==== Data in this exercise

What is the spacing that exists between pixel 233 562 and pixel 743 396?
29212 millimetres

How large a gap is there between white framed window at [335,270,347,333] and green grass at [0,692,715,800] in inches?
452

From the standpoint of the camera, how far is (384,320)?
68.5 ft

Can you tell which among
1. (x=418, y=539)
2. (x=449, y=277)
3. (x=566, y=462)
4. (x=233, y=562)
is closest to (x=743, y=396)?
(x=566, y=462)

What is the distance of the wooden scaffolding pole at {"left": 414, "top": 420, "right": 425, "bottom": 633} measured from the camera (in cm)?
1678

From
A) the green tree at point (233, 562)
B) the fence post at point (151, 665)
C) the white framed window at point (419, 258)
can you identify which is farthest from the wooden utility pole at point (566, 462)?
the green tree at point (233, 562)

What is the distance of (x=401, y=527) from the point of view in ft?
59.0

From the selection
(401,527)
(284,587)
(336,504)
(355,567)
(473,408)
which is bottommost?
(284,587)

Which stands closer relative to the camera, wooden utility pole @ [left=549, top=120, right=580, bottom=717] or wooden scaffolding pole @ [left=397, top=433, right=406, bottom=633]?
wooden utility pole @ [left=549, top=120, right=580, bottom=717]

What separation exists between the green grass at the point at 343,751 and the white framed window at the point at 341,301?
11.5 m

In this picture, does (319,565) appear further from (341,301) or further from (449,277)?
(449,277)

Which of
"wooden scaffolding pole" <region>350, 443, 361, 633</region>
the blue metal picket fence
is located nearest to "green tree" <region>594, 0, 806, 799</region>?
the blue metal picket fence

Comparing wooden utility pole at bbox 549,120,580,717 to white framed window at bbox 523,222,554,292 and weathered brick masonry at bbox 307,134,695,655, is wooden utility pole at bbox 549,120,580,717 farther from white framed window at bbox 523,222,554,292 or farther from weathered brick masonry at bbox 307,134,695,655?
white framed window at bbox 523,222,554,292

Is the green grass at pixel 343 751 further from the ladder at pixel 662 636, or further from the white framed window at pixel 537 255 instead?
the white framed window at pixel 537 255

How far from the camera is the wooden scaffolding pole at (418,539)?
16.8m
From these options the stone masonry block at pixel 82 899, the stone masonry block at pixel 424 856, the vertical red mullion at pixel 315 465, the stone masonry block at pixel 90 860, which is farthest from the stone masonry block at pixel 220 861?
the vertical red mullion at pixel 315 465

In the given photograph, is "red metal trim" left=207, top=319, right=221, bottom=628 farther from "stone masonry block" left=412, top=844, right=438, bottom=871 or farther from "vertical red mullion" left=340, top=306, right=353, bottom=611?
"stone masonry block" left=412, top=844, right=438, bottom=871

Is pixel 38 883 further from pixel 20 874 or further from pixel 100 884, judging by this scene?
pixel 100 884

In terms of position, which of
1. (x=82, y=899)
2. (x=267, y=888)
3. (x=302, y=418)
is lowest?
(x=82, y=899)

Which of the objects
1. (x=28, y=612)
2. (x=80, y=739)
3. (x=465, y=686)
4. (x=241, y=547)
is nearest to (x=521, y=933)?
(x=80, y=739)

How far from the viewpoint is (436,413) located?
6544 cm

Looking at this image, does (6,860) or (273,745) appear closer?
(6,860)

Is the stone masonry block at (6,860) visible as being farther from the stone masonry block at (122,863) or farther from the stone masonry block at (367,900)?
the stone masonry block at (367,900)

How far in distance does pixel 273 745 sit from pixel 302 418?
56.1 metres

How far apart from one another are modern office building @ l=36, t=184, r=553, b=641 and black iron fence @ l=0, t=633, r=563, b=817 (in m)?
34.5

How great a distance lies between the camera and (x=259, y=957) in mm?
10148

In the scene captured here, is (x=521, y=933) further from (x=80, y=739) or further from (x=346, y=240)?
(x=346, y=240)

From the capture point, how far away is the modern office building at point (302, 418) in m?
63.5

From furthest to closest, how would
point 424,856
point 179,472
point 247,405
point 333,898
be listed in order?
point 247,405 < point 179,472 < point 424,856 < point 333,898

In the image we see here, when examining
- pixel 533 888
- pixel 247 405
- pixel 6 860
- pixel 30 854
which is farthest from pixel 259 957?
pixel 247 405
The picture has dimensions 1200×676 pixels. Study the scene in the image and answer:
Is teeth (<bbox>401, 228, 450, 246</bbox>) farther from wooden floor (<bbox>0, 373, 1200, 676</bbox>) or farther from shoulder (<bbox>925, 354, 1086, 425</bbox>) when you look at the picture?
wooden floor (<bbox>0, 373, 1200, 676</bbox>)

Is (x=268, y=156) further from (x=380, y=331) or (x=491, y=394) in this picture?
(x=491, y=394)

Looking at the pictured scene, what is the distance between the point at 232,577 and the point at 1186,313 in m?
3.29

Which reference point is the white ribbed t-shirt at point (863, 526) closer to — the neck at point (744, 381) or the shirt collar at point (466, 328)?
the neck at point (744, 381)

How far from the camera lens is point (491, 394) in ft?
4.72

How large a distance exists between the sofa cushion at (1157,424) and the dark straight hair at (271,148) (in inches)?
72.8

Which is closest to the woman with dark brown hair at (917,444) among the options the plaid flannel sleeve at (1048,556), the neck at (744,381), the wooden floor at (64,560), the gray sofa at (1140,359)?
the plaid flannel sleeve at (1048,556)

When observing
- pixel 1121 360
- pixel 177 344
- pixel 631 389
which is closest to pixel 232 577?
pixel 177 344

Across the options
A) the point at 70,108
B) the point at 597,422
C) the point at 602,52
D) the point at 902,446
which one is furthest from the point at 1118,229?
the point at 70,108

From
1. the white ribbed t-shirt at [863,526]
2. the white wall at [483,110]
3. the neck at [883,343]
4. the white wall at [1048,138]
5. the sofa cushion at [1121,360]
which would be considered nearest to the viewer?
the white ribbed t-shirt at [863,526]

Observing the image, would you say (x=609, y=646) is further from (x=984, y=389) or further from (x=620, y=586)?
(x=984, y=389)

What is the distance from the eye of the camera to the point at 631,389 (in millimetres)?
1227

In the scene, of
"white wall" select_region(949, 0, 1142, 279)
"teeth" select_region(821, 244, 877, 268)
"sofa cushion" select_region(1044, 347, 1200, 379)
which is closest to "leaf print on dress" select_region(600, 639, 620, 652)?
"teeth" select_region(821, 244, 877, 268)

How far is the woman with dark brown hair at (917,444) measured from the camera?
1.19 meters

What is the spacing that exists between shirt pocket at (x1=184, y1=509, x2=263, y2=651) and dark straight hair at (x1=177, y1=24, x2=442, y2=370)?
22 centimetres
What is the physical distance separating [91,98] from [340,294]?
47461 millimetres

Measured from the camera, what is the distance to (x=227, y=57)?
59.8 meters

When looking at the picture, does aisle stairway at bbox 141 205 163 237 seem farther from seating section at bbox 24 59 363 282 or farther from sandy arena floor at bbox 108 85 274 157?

========

_Short problem_: Please restate the data word for word, every record included.

_Response to the exercise_:
What is the spacing that exists between pixel 233 562 and pixel 743 396?
29212 millimetres

How large a gap is there between white framed window at [335,270,347,333] and green grass at [0,692,715,800] in inches?
452

From the standpoint of the camera, how far is (384,320)?
68.5 ft

Can you tell which among
1. (x=418, y=539)
2. (x=449, y=277)
3. (x=566, y=462)
4. (x=233, y=562)
is closest to (x=743, y=396)?
(x=566, y=462)

What is the distance of the wooden scaffolding pole at {"left": 414, "top": 420, "right": 425, "bottom": 633} measured from the camera (in cm)?
1678

From
A) the green tree at point (233, 562)
B) the fence post at point (151, 665)
C) the white framed window at point (419, 258)
can you identify which is farthest from the wooden utility pole at point (566, 462)?
the green tree at point (233, 562)

What is the distance of (x=401, y=527) from the point of view in ft?
59.0

From the selection
(401,527)
(284,587)
(336,504)
(355,567)
(473,408)
which is bottommost?
(284,587)

Which stands closer relative to the camera, wooden utility pole @ [left=549, top=120, right=580, bottom=717] or wooden scaffolding pole @ [left=397, top=433, right=406, bottom=633]?
wooden utility pole @ [left=549, top=120, right=580, bottom=717]

What separation exists between the green grass at the point at 343,751 and the white framed window at the point at 341,301?
11.5 m

In this picture, does (319,565) appear further from (341,301) or further from (449,277)?
(449,277)

Which of
"wooden scaffolding pole" <region>350, 443, 361, 633</region>
the blue metal picket fence
is located nearest to "green tree" <region>594, 0, 806, 799</region>?
the blue metal picket fence

Comparing wooden utility pole at bbox 549,120,580,717 to white framed window at bbox 523,222,554,292 and weathered brick masonry at bbox 307,134,695,655, is wooden utility pole at bbox 549,120,580,717 farther from white framed window at bbox 523,222,554,292 or farther from weathered brick masonry at bbox 307,134,695,655?
white framed window at bbox 523,222,554,292

Is the green grass at pixel 343 751 further from the ladder at pixel 662 636, or further from the white framed window at pixel 537 255 instead?
the white framed window at pixel 537 255

How far from the camera is the wooden scaffolding pole at (418,539)?
16.8m
From these options the stone masonry block at pixel 82 899, the stone masonry block at pixel 424 856, the vertical red mullion at pixel 315 465, the stone masonry block at pixel 90 860, which is farthest from the stone masonry block at pixel 220 861?
the vertical red mullion at pixel 315 465

In the given photograph, is "red metal trim" left=207, top=319, right=221, bottom=628 farther from "stone masonry block" left=412, top=844, right=438, bottom=871 or farther from "vertical red mullion" left=340, top=306, right=353, bottom=611?
"stone masonry block" left=412, top=844, right=438, bottom=871

Is pixel 38 883 further from pixel 20 874 or further from pixel 100 884, judging by this scene?
pixel 100 884

In terms of position, which of
1. (x=82, y=899)
2. (x=267, y=888)
3. (x=302, y=418)
is lowest?
(x=82, y=899)

Which of the objects
1. (x=28, y=612)
2. (x=80, y=739)
3. (x=465, y=686)
4. (x=241, y=547)
is nearest to (x=521, y=933)?
(x=80, y=739)

How far from the viewpoint is (436,413) located?
6544 cm

Looking at this image, does (6,860) or (273,745) appear closer?
(6,860)

Is the stone masonry block at (6,860) visible as being farther from the stone masonry block at (122,863) or farther from the stone masonry block at (367,900)?
the stone masonry block at (367,900)

How far in distance does pixel 273 745 sit from pixel 302 418?
56.1 metres

How far apart from one another are modern office building @ l=36, t=184, r=553, b=641 and black iron fence @ l=0, t=633, r=563, b=817 (in m)?
34.5

How great a distance lies between the camera and (x=259, y=957) in mm?
10148

In the scene captured here, is (x=521, y=933) further from (x=80, y=739) or further from (x=346, y=240)?
(x=346, y=240)

From the capture point, how far away is the modern office building at point (302, 418) in m?
63.5

From furthest to closest, how would
point 424,856
point 179,472
point 247,405
point 333,898
be listed in order?
point 247,405 < point 179,472 < point 424,856 < point 333,898

In the image we see here, when examining
- pixel 533 888
- pixel 247 405
- pixel 6 860
- pixel 30 854
which is farthest from pixel 259 957?
pixel 247 405
The picture has dimensions 1200×676 pixels. Study the scene in the image and answer:
Is teeth (<bbox>401, 228, 450, 246</bbox>) farther from wooden floor (<bbox>0, 373, 1200, 676</bbox>) or farther from shoulder (<bbox>925, 354, 1086, 425</bbox>) when you look at the picture?
wooden floor (<bbox>0, 373, 1200, 676</bbox>)

Is (x=268, y=156) further from (x=380, y=331) or (x=491, y=394) in this picture?
(x=491, y=394)

Looking at the pictured scene, what is the distance between the point at 232,577 and the point at 1186,313 in m?
3.29

Which reference point is the white ribbed t-shirt at point (863, 526) closer to — the neck at point (744, 381) or the shirt collar at point (466, 328)?
the neck at point (744, 381)

How far from the camera lens is point (491, 394) in ft?
4.72

How large a distance exists between the sofa cushion at (1157,424) and the dark straight hair at (271,148) (in inches)?
72.8

Which is closest to the woman with dark brown hair at (917,444) among the options the plaid flannel sleeve at (1048,556), the neck at (744,381), the wooden floor at (64,560), the gray sofa at (1140,359)?
the plaid flannel sleeve at (1048,556)

When observing
- pixel 1121 360
- pixel 177 344
- pixel 631 389
which is closest to pixel 232 577?
pixel 177 344

Across the options
A) the point at 70,108
B) the point at 597,422
C) the point at 602,52
D) the point at 902,446
which one is furthest from the point at 1118,229?
the point at 70,108

From
1. the white ribbed t-shirt at [863,526]
2. the white wall at [483,110]
3. the neck at [883,343]
4. the white wall at [1048,138]
5. the sofa cushion at [1121,360]
which would be considered nearest to the viewer?
the white ribbed t-shirt at [863,526]

Observing the image, would you say (x=609, y=646) is further from (x=984, y=389) or further from (x=620, y=586)?
(x=984, y=389)

What is the distance from the eye of the camera to the point at 631,389 (in millimetres)?
1227

In the scene, of
"white wall" select_region(949, 0, 1142, 279)
"teeth" select_region(821, 244, 877, 268)
"sofa cushion" select_region(1044, 347, 1200, 379)
which is closest to "leaf print on dress" select_region(600, 639, 620, 652)?
"teeth" select_region(821, 244, 877, 268)

How far is the woman with dark brown hair at (917,444) measured from the camera?
1.19 meters

What is the spacing that exists between shirt pocket at (x1=184, y1=509, x2=263, y2=651) and dark straight hair at (x1=177, y1=24, x2=442, y2=370)?
22 centimetres
What is the physical distance separating [91,98] from [340,294]?
47461 millimetres

Measured from the camera, what is the distance to (x=227, y=57)?
59.8 meters

When looking at the picture, does aisle stairway at bbox 141 205 163 237 seem farther from seating section at bbox 24 59 363 282 or farther from sandy arena floor at bbox 108 85 274 157?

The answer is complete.